▶ GOAL A
Find each line of the records that contains the word "canal" and copy those lines, treating uppercase and lowercase as different.

▶ SOURCE EXTRACT
Next we consider the case where \(\psi (r)=\sinh r\), \(R=+\infty \), i.e., M is the hyperbolic space \(\mathbb {H}^{N}\). For \(f(u)=u^{p}\), [29] showed that there exists a unique \(\bar{\alpha }>0\) such that \(u(r,\bar{\alpha })\) is a positive entire solution in \(H^{1}(\mathbb {H}^{N})\) for \(p<p_{s}(N)\). In [14], they classified the positivity of radial solutions to (1.1) in \(\mathbb {H}^{N}\) for \(p>1\), and proved that the initial value \(\bar{\alpha }\) is a threshold for the positivity of radial solutions for \(p<p_{s}(N)\). Moreover, replacing \(\mathbb {H}^{N}\) by M with appropriate conditions of \(\psi \), [10] proved the similar structure of radial solutions of (1.1) in M as that of (1.1) in \(\mathbb {H}^{N}\). In [10], they also studied the structure of radial solutions to (1.1) in M for the stability and separation phenomena. Concerning these properties, the existence of a critical exponent was also obtained in [24]. Furthermore, under the general setting of M, for the case of \(f(u)=e^{u}\), the stability and separation phenomena of radial solutions were researched in [9]. Further situations and properties were studied in [3, 6, 9, 11, 22, 23, 38, 40].

Regarding singular solutions to (1.1), [27] obtained the existence and asymptotic behavior of a singular radial solution for the case of \(f(u)=u^{p}\) with \(p>p_{s}\) on the spherical cap, and showed that regular radial solutions converges to the singular solution. On the other hand, under the general setting of M including the case of \(\mathbb {H}^{N}\), in [10], they listed an open problem on singular solutions. Indeed, for \(f(u)=u^{p}\), they referred to the existence and the asymptotic behavior of singular solutions. Thereafter, considering the problem, [24] showed the existence and the asymptotic behavior of singular solutions on M including \(\mathbb {H}^{N}\) for \(N\ge 11\) and \(p\ge p_{JL}\) (Theorem 1.3 of [24]), where the exponent \(p_{JL}\) is the Joseph-Lundgren exponent, i.e., \(p_{JL}=\tfrac{(N-2)^2-4N+8\sqrt{N-1}}{(N-2)(N-10)}\). We note that when \(N\le 10\), the existence and the asymptotic behavior of singular solutions were not obtained. Moreover, for any \(p>1\), the uniqueness of singular solutions was not investigated even in the cases of \(\mathbb {S}^{N}\) and \(\mathbb {H}^{N}\).

▶ GOAL B
Answer these questions about the passage on radial solutions, marking each answer the same way:
(i) Which reference studied the stability and separation phenomena of radial solutions for the case f(u) = e^u?
(ii) On what domain did [27] obtain a singular radial solution for f(u) = u^p with p > p_s?
(iii) For which values of N and p did [24] show the existence and asymptotic behavior of singular solutions?

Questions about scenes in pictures
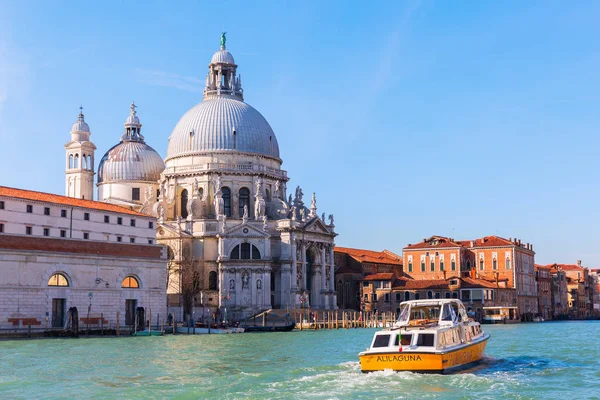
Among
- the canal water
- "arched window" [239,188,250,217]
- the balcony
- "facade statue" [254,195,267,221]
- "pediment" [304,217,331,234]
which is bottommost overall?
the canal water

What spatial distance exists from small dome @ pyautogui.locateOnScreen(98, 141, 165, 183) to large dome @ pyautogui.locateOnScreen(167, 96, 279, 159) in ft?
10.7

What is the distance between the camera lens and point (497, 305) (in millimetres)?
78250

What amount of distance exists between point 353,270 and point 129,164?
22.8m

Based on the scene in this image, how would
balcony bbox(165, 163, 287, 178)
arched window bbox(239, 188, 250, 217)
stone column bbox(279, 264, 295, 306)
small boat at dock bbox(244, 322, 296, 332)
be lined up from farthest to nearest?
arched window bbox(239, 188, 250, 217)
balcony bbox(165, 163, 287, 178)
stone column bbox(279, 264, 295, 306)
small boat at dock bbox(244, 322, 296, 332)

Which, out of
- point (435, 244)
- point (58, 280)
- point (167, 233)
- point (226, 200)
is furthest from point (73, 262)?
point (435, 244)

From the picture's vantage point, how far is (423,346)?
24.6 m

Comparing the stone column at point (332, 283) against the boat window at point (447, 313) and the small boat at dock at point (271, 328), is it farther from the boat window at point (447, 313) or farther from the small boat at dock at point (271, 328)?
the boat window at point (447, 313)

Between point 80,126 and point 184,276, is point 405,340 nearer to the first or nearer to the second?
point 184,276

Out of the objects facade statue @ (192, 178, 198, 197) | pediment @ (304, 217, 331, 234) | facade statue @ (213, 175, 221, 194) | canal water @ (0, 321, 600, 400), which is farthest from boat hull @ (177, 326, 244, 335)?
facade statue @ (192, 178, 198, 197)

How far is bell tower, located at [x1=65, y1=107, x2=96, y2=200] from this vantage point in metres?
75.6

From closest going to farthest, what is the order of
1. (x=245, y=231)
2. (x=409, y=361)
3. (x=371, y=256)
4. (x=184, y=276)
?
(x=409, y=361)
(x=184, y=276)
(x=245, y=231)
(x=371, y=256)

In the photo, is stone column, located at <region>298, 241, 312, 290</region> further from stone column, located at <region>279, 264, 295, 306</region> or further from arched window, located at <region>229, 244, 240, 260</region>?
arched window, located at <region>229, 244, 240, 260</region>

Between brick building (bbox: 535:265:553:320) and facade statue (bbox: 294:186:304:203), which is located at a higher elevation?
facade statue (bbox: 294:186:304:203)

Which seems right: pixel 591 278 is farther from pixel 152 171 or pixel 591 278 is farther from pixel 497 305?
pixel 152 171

...

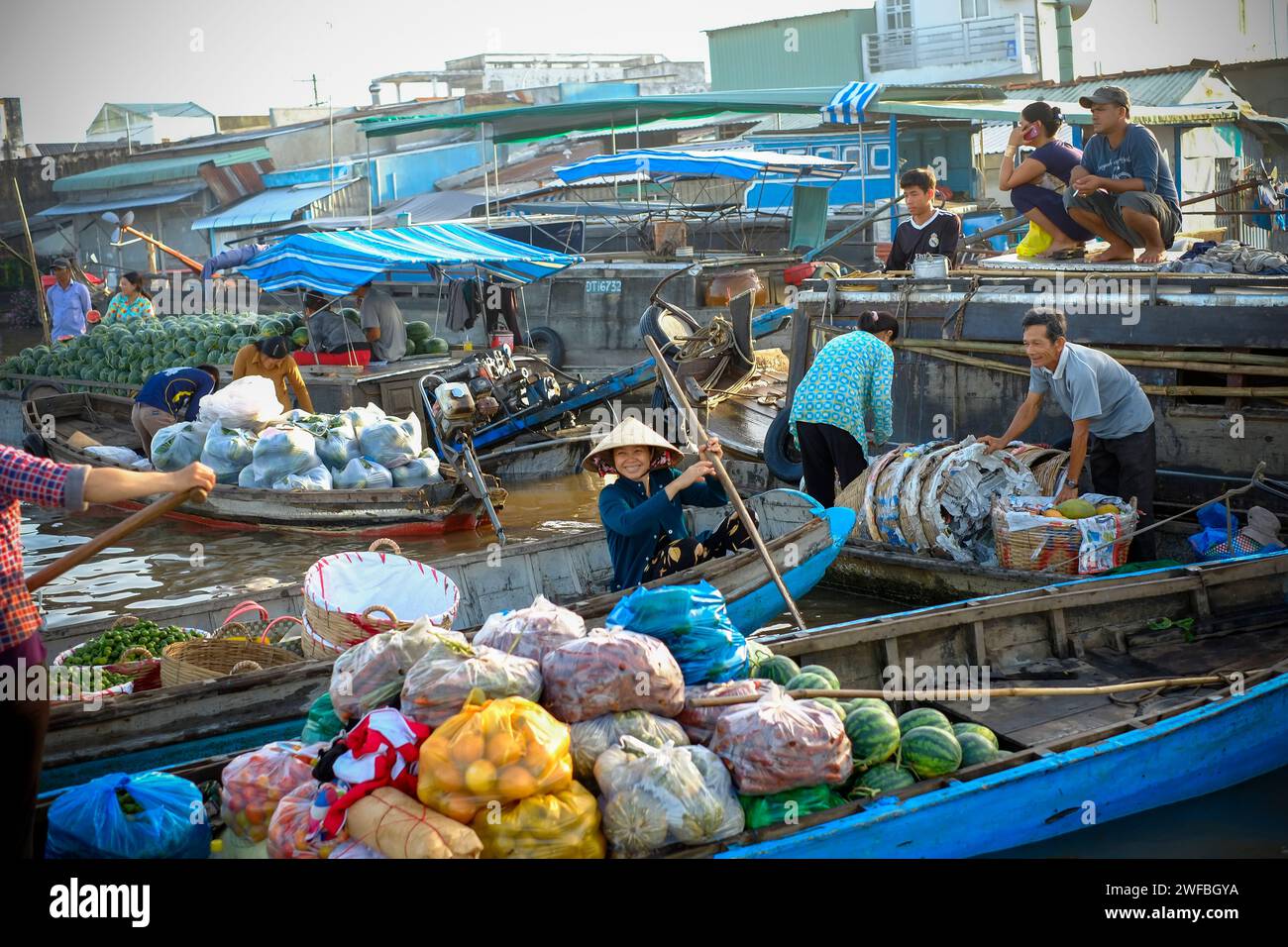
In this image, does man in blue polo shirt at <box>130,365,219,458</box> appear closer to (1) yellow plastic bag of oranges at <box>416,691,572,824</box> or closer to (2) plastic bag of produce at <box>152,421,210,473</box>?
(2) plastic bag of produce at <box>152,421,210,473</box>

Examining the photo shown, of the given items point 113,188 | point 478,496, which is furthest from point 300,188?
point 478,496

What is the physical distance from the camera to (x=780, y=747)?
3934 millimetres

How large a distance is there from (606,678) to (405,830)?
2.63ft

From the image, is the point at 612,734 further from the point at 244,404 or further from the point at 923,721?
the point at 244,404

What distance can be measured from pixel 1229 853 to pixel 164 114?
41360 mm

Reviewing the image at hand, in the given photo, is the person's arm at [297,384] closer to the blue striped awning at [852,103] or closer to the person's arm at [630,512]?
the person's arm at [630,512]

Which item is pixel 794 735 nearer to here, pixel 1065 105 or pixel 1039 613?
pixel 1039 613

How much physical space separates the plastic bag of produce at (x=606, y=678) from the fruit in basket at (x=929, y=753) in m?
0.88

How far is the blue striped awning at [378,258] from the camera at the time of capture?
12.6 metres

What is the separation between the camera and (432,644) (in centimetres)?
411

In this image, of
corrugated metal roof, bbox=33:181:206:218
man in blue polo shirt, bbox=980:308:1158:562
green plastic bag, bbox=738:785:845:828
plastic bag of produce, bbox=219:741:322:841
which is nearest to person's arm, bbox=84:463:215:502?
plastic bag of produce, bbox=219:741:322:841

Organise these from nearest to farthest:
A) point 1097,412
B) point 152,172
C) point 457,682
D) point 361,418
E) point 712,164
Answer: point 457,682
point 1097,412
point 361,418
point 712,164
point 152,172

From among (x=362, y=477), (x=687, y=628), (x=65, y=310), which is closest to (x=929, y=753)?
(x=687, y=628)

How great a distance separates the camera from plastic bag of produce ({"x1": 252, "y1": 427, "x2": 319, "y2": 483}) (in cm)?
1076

▶ TASK RESULT A
- the canal water
the canal water
Out of the objects facade statue @ (192, 178, 198, 197) | pediment @ (304, 217, 331, 234) | facade statue @ (213, 175, 221, 194) | canal water @ (0, 321, 600, 400), which is farthest from boat hull @ (177, 326, 244, 335)?

▶ TASK RESULT B
(i) Reference [9].
(ii) On the spherical cap.
(iii) For N ≥ 11 and p ≥ p_JL, the Joseph-Lundgren exponent.